What needs to be done: Would you give the data below back exactly as it reads?

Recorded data
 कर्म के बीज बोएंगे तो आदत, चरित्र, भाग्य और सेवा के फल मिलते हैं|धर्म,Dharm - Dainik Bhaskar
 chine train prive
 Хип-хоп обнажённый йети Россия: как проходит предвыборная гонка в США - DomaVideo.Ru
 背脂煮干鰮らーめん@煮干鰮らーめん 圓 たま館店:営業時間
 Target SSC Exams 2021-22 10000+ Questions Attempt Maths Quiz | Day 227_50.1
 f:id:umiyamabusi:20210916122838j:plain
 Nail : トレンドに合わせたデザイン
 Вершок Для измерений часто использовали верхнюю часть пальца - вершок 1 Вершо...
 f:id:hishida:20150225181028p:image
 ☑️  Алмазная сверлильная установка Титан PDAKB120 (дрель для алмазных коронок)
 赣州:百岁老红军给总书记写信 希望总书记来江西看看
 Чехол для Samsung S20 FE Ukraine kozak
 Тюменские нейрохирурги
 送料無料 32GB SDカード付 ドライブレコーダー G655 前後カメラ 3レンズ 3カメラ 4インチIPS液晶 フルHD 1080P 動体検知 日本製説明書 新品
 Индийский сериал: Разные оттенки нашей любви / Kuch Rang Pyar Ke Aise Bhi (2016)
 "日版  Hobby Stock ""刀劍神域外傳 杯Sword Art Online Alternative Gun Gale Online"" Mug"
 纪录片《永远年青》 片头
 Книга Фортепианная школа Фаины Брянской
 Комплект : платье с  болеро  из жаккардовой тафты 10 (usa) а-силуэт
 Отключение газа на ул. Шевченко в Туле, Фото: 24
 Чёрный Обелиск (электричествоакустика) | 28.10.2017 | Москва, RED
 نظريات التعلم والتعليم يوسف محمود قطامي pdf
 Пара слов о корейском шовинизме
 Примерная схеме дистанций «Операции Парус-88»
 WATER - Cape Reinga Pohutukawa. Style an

Response below:
 कर्म के बीज बोएंगे तो आदत, चरित्र, भाग्य और सेवा के फल मिलते हैं|धर्म,Dharm - Dainik Bhaskar
 chine train prive
 Хип-хоп обнажённый йети Россия: как проходит предвыборная гонка в США - DomaVideo.Ru
 背脂煮干鰮らーめん@煮干鰮らーめん 圓 たま館店:営業時間
 Target SSC Exams 2021-22 10000+ Questions Attempt Maths Quiz | Day 227_50.1
 f:id:umiyamabusi:20210916122838j:plain
 Nail : トレンドに合わせたデザイン
 Вершок Для измерений часто использовали верхнюю часть пальца - вершок 1 Вершо...
 f:id:hishida:20150225181028p:image
 ☑️  Алмазная сверлильная установка Титан PDAKB120 (дрель для алмазных коронок)
 赣州:百岁老红军给总书记写信 希望总书记来江西看看
 Чехол для Samsung S20 FE Ukraine kozak
 Тюменские нейрохирурги
 送料無料 32GB SDカード付 ドライブレコーダー G655 前後カメラ 3レンズ 3カメラ 4インチIPS液晶 フルHD 1080P 動体検知 日本製説明書 新品
 Индийский сериал: Разные оттенки нашей любви / Kuch Rang Pyar Ke Aise Bhi (2016)
 "日版  Hobby Stock ""刀劍神域外傳 杯Sword Art Online Alternative Gun Gale Online"" Mug"
 纪录片《永远年青》 片头
 Книга Фортепианная школа Фаины Брянской
 Комплект : платье с  болеро  из жаккардовой тафты 10 (usa) а-силуэт
 Отключение газа на ул. Шевченко в Туле, Фото: 24
 Чёрный Обелиск (электричествоакустика) | 28.10.2017 | Москва, RED
 نظريات التعلم والتعليم يوسف محمود قطامي pdf
 Пара слов о корейском шовинизме
 Примерная схеме дистанций «Операции Парус-88»
 WATER - Cape Reinga Pohutukawa. Style an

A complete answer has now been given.